China's trajectory runs in the opposite direction. State investment in semiconductor self-reliance and AI research, conducted under hostile US sanctions, hasn't produced another walled garden. It has produced open source technology available to the entire world. The logic is systemic: the socialist state absorbs the research costs, curbs monopolies and incentives to enclose knowledge behind paywalls. The technology gets released. People use it.

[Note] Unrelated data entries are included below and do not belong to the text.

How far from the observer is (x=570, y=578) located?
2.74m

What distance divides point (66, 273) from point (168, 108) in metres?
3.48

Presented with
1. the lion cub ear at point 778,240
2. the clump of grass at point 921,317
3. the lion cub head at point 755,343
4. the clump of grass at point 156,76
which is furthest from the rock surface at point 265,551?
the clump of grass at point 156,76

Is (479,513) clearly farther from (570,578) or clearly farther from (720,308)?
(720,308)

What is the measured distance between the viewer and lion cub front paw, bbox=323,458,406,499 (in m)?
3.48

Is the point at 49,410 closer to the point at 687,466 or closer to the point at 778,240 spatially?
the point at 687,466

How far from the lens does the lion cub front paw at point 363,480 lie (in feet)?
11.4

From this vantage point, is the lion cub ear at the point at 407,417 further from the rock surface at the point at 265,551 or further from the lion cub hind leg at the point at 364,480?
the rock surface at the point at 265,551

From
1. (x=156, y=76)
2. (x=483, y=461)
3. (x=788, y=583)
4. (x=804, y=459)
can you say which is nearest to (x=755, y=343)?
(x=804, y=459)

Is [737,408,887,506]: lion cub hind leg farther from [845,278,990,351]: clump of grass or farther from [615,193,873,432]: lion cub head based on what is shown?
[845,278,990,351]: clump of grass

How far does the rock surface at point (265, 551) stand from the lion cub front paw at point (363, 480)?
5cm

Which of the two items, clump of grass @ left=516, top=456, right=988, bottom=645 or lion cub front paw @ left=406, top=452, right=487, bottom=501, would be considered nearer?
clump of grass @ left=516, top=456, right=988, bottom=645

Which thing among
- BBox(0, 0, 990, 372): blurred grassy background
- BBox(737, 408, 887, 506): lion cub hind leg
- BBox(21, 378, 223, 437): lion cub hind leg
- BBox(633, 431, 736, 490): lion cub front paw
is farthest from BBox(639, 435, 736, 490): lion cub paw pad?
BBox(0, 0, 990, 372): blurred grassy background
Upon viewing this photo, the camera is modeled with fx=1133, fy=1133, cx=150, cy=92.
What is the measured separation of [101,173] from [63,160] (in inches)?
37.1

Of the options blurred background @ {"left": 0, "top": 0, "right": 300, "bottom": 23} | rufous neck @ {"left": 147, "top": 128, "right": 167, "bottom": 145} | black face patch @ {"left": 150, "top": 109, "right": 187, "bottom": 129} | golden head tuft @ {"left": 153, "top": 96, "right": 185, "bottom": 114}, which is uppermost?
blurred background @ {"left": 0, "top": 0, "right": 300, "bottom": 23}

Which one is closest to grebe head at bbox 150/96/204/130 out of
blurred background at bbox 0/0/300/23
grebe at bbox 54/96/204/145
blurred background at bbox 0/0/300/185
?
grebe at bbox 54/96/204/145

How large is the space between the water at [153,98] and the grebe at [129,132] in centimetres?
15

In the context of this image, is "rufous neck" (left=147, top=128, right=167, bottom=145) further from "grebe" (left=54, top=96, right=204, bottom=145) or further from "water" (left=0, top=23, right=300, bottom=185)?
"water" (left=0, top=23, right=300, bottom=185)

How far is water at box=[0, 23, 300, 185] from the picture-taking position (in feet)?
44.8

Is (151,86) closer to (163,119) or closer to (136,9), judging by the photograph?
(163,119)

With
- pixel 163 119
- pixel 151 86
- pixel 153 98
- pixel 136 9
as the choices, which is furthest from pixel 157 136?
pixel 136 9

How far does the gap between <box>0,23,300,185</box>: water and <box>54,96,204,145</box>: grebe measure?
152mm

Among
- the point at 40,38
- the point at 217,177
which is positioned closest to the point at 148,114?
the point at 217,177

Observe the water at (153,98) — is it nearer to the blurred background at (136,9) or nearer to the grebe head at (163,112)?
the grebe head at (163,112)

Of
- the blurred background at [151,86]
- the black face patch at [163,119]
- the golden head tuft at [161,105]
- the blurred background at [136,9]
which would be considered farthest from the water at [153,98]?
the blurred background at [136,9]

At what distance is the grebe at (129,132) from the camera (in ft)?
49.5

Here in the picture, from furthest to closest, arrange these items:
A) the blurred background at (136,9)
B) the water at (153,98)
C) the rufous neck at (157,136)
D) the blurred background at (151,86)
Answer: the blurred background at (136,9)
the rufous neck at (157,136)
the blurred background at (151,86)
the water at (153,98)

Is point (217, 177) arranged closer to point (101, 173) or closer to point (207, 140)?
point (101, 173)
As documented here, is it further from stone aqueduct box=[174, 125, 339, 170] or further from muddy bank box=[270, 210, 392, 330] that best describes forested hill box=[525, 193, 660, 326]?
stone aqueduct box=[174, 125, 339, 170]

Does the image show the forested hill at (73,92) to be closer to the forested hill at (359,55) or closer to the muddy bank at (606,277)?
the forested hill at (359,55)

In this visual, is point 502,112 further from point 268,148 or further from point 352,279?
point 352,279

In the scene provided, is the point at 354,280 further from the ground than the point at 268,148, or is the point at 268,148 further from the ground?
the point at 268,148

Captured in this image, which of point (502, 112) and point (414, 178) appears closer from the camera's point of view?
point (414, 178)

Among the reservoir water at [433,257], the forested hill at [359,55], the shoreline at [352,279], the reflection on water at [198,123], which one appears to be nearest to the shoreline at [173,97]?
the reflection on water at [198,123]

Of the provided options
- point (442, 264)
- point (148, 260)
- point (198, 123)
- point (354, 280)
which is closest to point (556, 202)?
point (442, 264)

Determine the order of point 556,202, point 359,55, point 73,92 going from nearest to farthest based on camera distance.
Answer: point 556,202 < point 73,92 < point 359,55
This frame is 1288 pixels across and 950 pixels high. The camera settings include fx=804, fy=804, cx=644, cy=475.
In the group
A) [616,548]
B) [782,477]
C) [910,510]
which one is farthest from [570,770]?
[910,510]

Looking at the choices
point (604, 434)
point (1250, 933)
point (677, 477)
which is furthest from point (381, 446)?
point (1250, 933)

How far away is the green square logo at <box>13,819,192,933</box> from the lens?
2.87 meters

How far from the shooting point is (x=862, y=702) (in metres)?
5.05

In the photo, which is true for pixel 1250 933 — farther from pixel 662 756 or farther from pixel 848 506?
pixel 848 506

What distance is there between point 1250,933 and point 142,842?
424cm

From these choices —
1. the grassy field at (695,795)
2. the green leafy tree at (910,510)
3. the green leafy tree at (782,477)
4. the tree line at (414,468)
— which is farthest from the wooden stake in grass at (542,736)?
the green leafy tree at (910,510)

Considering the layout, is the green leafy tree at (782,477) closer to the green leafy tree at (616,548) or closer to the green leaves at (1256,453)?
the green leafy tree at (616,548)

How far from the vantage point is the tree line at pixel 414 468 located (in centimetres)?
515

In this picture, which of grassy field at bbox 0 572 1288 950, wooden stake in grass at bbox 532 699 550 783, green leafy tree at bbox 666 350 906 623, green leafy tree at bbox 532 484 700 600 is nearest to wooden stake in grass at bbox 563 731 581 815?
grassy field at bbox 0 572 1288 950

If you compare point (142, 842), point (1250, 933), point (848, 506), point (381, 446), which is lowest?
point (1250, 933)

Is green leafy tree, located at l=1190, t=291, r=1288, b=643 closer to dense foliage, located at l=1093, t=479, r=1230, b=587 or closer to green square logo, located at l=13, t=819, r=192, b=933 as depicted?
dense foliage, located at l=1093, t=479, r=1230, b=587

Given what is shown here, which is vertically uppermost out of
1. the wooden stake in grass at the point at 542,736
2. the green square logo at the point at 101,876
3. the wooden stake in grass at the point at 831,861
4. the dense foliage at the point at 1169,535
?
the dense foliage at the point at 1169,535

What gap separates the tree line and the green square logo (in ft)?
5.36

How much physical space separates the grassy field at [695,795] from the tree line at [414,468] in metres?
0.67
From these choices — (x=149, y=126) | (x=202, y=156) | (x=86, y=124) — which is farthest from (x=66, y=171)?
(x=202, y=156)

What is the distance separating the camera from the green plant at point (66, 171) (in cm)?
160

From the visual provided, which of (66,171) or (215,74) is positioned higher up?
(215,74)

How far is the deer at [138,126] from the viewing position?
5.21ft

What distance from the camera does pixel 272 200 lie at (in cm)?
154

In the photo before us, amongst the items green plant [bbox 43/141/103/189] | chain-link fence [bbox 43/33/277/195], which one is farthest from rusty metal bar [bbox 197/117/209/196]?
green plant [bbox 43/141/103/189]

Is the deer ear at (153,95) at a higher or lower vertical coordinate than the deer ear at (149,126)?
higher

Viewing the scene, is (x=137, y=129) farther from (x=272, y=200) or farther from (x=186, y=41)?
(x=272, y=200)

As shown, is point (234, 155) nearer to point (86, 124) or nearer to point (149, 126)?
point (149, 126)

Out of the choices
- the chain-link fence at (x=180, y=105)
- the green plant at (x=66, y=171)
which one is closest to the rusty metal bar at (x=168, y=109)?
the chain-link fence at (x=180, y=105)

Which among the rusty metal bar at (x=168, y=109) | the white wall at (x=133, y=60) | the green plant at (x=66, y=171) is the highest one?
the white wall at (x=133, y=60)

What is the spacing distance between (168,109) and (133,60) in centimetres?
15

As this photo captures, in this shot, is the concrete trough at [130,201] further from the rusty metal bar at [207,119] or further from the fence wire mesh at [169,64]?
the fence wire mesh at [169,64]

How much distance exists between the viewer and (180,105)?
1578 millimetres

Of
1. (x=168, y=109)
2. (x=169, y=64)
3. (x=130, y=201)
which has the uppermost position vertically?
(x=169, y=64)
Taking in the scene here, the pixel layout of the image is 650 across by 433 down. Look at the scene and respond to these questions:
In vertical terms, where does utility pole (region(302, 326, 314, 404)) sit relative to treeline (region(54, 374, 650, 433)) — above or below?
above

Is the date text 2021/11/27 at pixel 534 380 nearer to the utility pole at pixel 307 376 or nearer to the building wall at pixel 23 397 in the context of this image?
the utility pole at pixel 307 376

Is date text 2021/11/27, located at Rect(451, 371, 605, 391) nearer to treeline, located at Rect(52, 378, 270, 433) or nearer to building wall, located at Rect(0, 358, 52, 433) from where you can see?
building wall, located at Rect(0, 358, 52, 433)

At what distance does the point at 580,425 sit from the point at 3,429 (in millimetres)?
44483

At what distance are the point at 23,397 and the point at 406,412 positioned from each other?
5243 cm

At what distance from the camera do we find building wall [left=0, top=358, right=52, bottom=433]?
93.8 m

AI is fast becoming the infrastructure layer of economic production. For the Global South, the choice between these two models will shape the terms of development for decades. Dependence on American proprietary systems means export controls, licensing restrictions, technology revocable at Washington's whim and Imperialist appropriation through monopoly super-profits. Open source models running on chips free from US sanctions jurisdiction offer sovereign AI capability at prices a university in Nairobi or a hospital in Kerala can actually afford, with full freedom to fine-tune for local languages and conditions. Countries pursuing digital and AI sovereignty should be paying close attention. The alternative is to remain locked into a system where the same company that calls your culture "middling" also builds the software that produces the kill lists.
One system produces a company that ranks civilisations, arms genocides, and publishes manifestos about it. The other produces a research lab that gives away a frontier model for free. Who controls the technology, who benefits, who pays the price: for working people everywhere, these questions will define the coming decade.